Day Ten: Panels

Today I went to two panels at SuperNova South:

  • How things go wrong when UX professionals fall in love with just one UX technique
  • Women in UX

Some things I learned:

  • uxmentors.com exists
  • usertesting.com exists
  • "popcorn testing" describes a method of testing a prototype with customers in the wild, ambush-style in a short window of time
  • how we design a test may threaten the integrity of our results

I was pretty intrigued by the mention of usertesting.com, so I took some time tonight to give a try.

Creating a user test

I filled out a simple text input field for a website URL to test and clicked a button that said 'Get a free, 5 minute video.'

This directed me to a landing page form for a free trial account. I sent them my name, work email, a phone number (555-555-5555, because please don't call me), and a password for the trial account.

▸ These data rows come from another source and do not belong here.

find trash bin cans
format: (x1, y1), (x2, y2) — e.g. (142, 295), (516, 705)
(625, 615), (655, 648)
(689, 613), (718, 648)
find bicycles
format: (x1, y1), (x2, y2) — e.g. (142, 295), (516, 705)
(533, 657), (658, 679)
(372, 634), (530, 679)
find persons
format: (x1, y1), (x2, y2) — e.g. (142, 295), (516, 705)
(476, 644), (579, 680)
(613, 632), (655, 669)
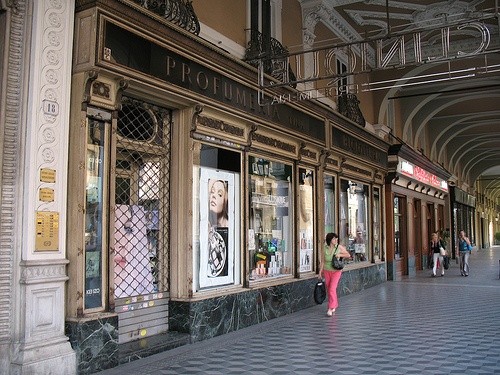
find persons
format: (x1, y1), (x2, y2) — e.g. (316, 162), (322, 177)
(318, 233), (350, 315)
(209, 180), (228, 228)
(431, 233), (445, 277)
(457, 230), (471, 276)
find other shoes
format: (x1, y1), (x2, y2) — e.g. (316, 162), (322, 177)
(465, 274), (468, 276)
(433, 275), (436, 277)
(441, 274), (444, 276)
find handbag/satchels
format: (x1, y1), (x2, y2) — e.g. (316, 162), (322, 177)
(444, 255), (450, 269)
(314, 278), (326, 304)
(332, 245), (344, 270)
(439, 240), (445, 255)
(467, 244), (472, 250)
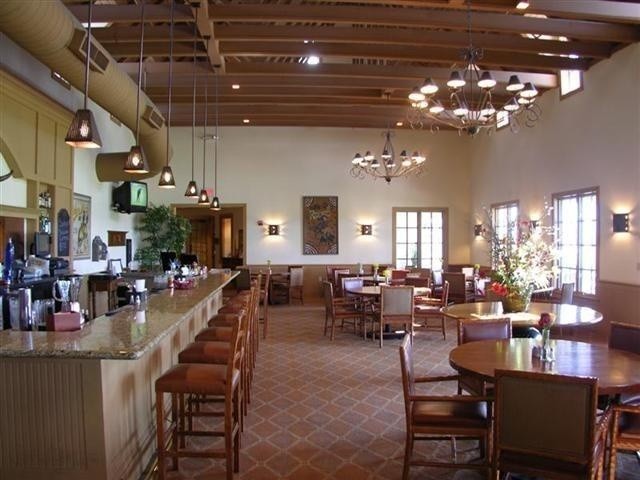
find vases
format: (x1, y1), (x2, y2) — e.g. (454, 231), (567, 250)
(538, 312), (555, 349)
(468, 198), (560, 297)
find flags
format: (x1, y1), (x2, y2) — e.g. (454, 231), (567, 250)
(501, 287), (533, 312)
(539, 329), (552, 362)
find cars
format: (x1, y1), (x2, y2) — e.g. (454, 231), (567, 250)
(9, 298), (19, 330)
(135, 280), (145, 292)
(31, 298), (56, 330)
(18, 287), (32, 331)
(15, 268), (24, 280)
(137, 310), (145, 324)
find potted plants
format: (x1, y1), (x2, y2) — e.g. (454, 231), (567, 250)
(71, 192), (91, 261)
(302, 196), (340, 256)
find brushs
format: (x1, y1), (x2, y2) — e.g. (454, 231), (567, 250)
(92, 236), (107, 262)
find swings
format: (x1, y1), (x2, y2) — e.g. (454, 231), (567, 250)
(50, 272), (89, 333)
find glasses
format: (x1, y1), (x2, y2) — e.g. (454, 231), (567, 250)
(474, 225), (481, 235)
(347, 89), (427, 184)
(361, 225), (372, 236)
(63, 0), (222, 212)
(613, 214), (629, 233)
(405, 0), (544, 140)
(269, 225), (277, 235)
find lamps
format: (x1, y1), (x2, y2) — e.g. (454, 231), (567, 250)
(154, 270), (272, 479)
(456, 318), (512, 401)
(606, 391), (640, 480)
(270, 265), (305, 304)
(608, 318), (640, 358)
(236, 264), (259, 292)
(486, 368), (614, 480)
(399, 333), (495, 480)
(318, 264), (495, 348)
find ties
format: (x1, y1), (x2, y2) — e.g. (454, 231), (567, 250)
(30, 231), (50, 256)
(112, 181), (148, 214)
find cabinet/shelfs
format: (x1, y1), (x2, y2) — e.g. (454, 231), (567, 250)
(168, 275), (173, 288)
(549, 347), (555, 361)
(2, 234), (15, 283)
(169, 261), (209, 278)
(130, 288), (150, 306)
(77, 211), (90, 254)
(38, 191), (53, 236)
(1, 270), (12, 285)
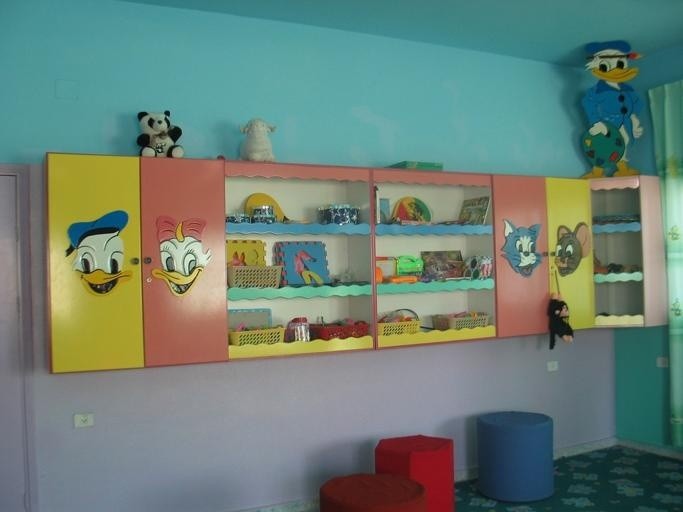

Within an hour I received an email with a link to initial test results that included:

  • a 5-minute video with audio of a test user's initial impressions of and interactions with the site
  • answers to some survey questions (scale of 1-10) about impressions, difficulty, and whether or not the test user would recommend this site to a friend
  • some basic information about the test user's demographics and technical systems

usertesting

The test user expressed some frustrations with the site:

  • too much content, too wordy
  • hard to figure out what the company did or what they offered

and some favorable reactions:

  • they liked the ever-present 'start trial' call-to-action buttons
  • they liked the company logos for social-proof on the homepage

While the frustrations echoed my own concerns about the site, the test user reacted favorably to two features that I personally find a bit salesy or off-putting. #youarenotyouruser.com

Seeing the initial results from this test got my brain spinning thinking about how much more valuable this type of service for research could be with more results from a targeted set of test users answering a more focused set of questions.